# taz.de -- „Tagesschau“ in leichter Sprache: Inklusion ist einfach
       
       > Die „Tagesschau“ gibt es jetzt auch in einfacher Sprache. Ein dringend
       > notwendiger Schritt. Das zeigen nicht zuletzt dumpfe Reaktionen im Netz.
       
 (IMG) Bild: Das Logo des neuen Newsangebots „Tagesschau – in einfacher Sprache“
       
       Einfache Sprache: Aus dem Finanzminister wird der ‚Minister für Geld‘.
       Momentan eher: ‚Minister für kein Geld‘ *Zwinker-Smiley*“, witzelt
       Christian Lindner am Donnerstag auf X. Wenn Lindner Minister für (kein)
       Geld ist, ist Pistorius dann Minister für Waffen und Wissing Minister für
       SUVs? Ist Stark-Watzinger bald [1][Ministerin ohne Amt]? Der Anlass für die
       Gedankenspiele: [2][Die „Tagesschau“ gibt es jetzt auch in einfacher
       Sprache,] fünfmal die Woche.
       
       Einfache Sprache ist genau das, was der Name verspricht: eine vereinfachte
       Version der Standardsprache, ohne Fachbegriffe und in kurzen Sätzen. Die
       Sendungen sind mit circa sieben Minuten Länge halb so lang wie die reguläre
       „Tagesschau“ und beinhalten nur vier bis sechs Meldungen. Es geht um den
       G7-Gipfel, Klimawandel, die Europameisterschaft und das Wetter.
       
       Das neue Format ist ein wichtiger Schritt in Richtung Inklusion, denn laut
       der [3][LEO-Studie] haben 17 Millionen Erwachsene in Deutschland
       Schwierigkeiten, komplexe Texte zu verstehen. [4][Gründe dafür gibt es
       viele:] Lernschwächen, [5][intellektuelle Beeinträchtigung,] geringe
       Deutschkenntnisse oder eingeschränkte kognitive Fähigkeiten, beispielsweise
       durch einen Schlaganfall.
       
       Zunächst wirken die kurzen Sätze ungewohnt, ich stolpere über
       Wiederholungen, die man sonst versucht zu vermeiden: „In Deutschland heißt
       das Militär Bundeswehr. Bei der Bundeswehr arbeiten Soldaten.“ O-Töne, vom
       Papst und von Fußballfans, werden neu vertont und übersetzt. Begriffe wie
       Asyl oder künstliche Intelligenz werden zusätzlich erklärt. Schnell wird
       klar: Die neue „Tagesschau“ ist für alle da. Denn jede:r hat manchmal
       Schwierigkeiten, sich durch den Nachrichtendschungel zu navigieren – ein
       leicht verständlicher Überblick kann helfen, nicht zu verzweifeln. Eine
       Win-win-Situation also.
       
       ## Häme und Verachtung
       
       Doch dann macht man wie so oft den Fehler und öffnet Twitter (Sorry, X).
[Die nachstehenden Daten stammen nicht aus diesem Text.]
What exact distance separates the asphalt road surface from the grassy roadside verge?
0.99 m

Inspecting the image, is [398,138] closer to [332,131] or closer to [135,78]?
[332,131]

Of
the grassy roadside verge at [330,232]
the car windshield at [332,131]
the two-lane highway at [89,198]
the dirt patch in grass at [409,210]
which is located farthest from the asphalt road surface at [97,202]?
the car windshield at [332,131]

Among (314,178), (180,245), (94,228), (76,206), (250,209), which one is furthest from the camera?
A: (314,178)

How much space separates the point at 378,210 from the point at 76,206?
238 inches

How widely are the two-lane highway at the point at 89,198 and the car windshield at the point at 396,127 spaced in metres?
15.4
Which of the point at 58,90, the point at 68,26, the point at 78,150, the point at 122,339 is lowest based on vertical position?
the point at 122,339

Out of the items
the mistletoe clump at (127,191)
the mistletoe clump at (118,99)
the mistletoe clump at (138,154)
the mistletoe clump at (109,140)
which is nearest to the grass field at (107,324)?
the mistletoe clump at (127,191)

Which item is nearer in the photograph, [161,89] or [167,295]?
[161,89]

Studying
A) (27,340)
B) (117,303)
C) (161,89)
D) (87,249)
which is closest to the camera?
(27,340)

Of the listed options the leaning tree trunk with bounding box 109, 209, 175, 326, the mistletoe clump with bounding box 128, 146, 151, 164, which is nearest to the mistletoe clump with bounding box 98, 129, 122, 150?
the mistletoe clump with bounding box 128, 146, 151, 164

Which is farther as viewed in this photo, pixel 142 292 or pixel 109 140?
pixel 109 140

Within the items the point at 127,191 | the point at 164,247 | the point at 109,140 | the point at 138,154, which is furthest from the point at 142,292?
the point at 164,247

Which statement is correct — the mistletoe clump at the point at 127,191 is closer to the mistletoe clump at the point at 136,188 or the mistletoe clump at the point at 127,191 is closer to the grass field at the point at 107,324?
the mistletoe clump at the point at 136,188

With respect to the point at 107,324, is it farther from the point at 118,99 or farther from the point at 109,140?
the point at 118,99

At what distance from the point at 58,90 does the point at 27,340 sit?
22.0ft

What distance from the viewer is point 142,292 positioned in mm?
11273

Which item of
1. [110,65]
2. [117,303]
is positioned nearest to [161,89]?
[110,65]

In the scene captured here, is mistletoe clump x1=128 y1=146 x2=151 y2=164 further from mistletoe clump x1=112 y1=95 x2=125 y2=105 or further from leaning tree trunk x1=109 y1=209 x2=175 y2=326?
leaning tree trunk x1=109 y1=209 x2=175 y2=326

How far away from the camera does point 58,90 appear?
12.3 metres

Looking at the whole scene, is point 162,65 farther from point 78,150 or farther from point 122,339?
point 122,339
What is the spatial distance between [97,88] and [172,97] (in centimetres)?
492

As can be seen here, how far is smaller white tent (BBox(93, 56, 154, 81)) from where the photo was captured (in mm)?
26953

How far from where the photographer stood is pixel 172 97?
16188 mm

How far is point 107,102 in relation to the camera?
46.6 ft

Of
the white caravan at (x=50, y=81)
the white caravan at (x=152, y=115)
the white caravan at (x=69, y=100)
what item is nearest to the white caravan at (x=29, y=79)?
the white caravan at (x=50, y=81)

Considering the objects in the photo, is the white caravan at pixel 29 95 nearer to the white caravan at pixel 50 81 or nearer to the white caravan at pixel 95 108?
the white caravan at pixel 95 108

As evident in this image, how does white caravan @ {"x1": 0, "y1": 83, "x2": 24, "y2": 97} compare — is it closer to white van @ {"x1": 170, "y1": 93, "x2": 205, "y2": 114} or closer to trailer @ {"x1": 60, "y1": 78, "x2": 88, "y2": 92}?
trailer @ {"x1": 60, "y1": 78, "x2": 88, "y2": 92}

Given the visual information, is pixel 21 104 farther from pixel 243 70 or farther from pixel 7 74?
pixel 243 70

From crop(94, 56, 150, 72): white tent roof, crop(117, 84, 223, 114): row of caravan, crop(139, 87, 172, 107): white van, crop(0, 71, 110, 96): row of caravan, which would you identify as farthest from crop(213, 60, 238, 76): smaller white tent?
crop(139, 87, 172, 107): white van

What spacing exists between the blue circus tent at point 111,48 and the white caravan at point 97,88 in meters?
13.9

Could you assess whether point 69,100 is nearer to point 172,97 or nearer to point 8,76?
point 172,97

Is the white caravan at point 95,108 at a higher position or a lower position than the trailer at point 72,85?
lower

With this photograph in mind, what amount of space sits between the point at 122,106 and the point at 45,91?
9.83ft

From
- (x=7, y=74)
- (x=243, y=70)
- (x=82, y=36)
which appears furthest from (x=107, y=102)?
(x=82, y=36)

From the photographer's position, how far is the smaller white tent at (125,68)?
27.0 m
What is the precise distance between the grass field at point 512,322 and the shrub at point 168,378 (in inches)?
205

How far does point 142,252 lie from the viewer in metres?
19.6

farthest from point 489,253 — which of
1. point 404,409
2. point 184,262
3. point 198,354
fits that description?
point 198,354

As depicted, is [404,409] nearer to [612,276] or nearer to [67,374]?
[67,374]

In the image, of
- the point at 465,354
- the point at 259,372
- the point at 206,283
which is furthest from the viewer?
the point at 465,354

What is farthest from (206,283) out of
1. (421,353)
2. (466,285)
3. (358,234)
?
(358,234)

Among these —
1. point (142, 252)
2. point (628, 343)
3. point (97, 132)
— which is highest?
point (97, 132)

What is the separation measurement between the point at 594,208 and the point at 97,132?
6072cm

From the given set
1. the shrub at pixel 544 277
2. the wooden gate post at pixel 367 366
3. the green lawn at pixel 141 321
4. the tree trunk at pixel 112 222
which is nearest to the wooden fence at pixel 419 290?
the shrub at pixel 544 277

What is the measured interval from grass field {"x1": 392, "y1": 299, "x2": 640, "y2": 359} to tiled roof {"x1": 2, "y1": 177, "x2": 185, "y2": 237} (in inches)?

       Der Hashtag #Tagesschau trendet, darunter sammeln sich zahlreiche Beiträge,
       die voller Häme und Verachtung sind gegenüber der „Tagesschau“ und dem
       Zielpublikum für das neue Format.
       
       „Das ehemalige Land der Dichter und Denker hat sich endgültig aufgegeben“,
       heißt es in einem Tweet mit 4.500 Likes. „In der Tagesschau gibt es immer
       Scheiß. Aber jetzt gerade kommt viel zu viel Scheiß“, in einem anderen.
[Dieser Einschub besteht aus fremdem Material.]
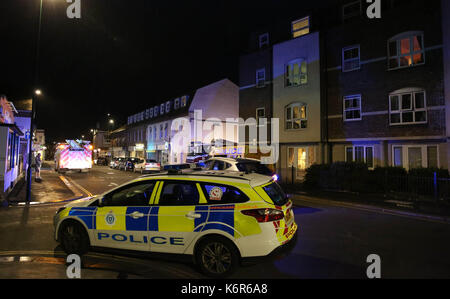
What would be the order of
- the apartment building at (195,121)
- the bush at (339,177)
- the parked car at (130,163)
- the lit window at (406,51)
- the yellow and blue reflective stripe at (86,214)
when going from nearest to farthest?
the yellow and blue reflective stripe at (86,214) → the bush at (339,177) → the lit window at (406,51) → the parked car at (130,163) → the apartment building at (195,121)

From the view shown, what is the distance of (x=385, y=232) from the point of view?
7223 millimetres

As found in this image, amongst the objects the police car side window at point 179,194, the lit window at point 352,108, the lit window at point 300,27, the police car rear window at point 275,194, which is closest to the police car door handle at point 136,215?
the police car side window at point 179,194

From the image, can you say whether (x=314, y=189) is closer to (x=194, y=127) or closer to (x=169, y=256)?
(x=169, y=256)

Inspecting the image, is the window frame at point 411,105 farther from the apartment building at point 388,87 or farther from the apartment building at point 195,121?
the apartment building at point 195,121

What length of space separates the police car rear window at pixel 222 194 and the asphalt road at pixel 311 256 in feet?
3.87

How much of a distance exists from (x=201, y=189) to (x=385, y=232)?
→ 5349mm

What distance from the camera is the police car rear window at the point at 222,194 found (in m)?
4.47

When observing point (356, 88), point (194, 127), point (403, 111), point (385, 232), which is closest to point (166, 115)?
point (194, 127)

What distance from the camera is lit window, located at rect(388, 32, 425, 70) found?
15.9 m

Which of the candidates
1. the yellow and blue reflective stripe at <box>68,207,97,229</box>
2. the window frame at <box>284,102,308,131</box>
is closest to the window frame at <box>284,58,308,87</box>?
the window frame at <box>284,102,308,131</box>

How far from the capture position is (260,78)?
23.1 meters

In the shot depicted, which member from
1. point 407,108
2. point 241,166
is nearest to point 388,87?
point 407,108

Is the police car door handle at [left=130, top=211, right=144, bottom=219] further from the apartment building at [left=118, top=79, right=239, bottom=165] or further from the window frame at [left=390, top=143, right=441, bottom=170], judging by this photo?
the apartment building at [left=118, top=79, right=239, bottom=165]

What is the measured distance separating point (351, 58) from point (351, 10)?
3423 millimetres
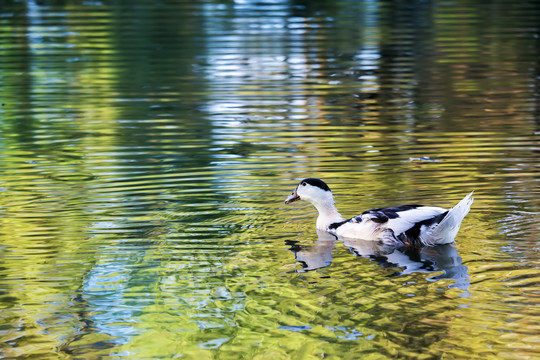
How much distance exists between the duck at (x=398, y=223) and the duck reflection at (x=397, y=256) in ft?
0.24

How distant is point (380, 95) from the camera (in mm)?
17484

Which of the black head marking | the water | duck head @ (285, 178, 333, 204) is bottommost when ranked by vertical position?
the water

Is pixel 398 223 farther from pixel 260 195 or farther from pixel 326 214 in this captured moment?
pixel 260 195

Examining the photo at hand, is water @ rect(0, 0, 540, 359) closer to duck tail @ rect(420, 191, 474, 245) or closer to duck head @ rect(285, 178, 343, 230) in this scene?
duck tail @ rect(420, 191, 474, 245)

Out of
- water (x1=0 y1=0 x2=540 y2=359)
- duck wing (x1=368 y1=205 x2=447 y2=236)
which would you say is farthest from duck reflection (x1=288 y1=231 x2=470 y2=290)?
duck wing (x1=368 y1=205 x2=447 y2=236)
       1.500 Likes. Besonders beliebt sind verschiedenste Variationen von: Die
       „Tagesschau“ gibt es jetzt auch für (hier bitte wahlweise Ampel-, Grünen-,
       oder AfD-Wähler einsetzen). Die Logik dahinter: Wer nicht intelligent genug
       für die normale „Tagesschau“ ist, hat es auch nicht verdient, informiert zu
       werden. Denn für die Verfasser:innen dieser Tweets sind
       Leseschwierigkeiten eine persönliche Verfehlung statt einer Folge von
       vielen komplexen Faktoren.
       
       Vom politischen und gesellschaftlichen Geschehen darf jedoch niemand
       ausgeschlossen werden. Wer den Anspruch einer repräsentativen Demokratie
       hat, muss sie für alle Bürger:innen zugänglich machen. Hinzu kommt, dass
       politische Entscheidungen vor allem für Menschen mit Behinderungen und
       Migrant:innen schwerwiegend sind. Wenn über ihre gesundheitliche
       Versorgung, ihr Bleiberecht oder ihre Teilhabemöglichkeiten entschieden
       wird, müssen sie sich darüber informieren können.
       
       Aber Moment mal, wäre es dann nicht besser, in Bildung zu investieren,
       damit die Leute sicherer im Lesen und Schreiben werden? Unbedingt! Und
       trotzdem müssen Nachrichten für alle zugänglich sein, einfache Sprache ist
       nur ein Baustein von vielen.
       
       Der Spott und der Hass dagegen zeigen, wie wenig unsere Gesellschaft für
       Inklusion sensibilisiert ist. Erst letztes Jahr bemängelten die Vereinten
       Nationen die Umsetzung der UN-[6][Behindertenkonvention] in Deutschland.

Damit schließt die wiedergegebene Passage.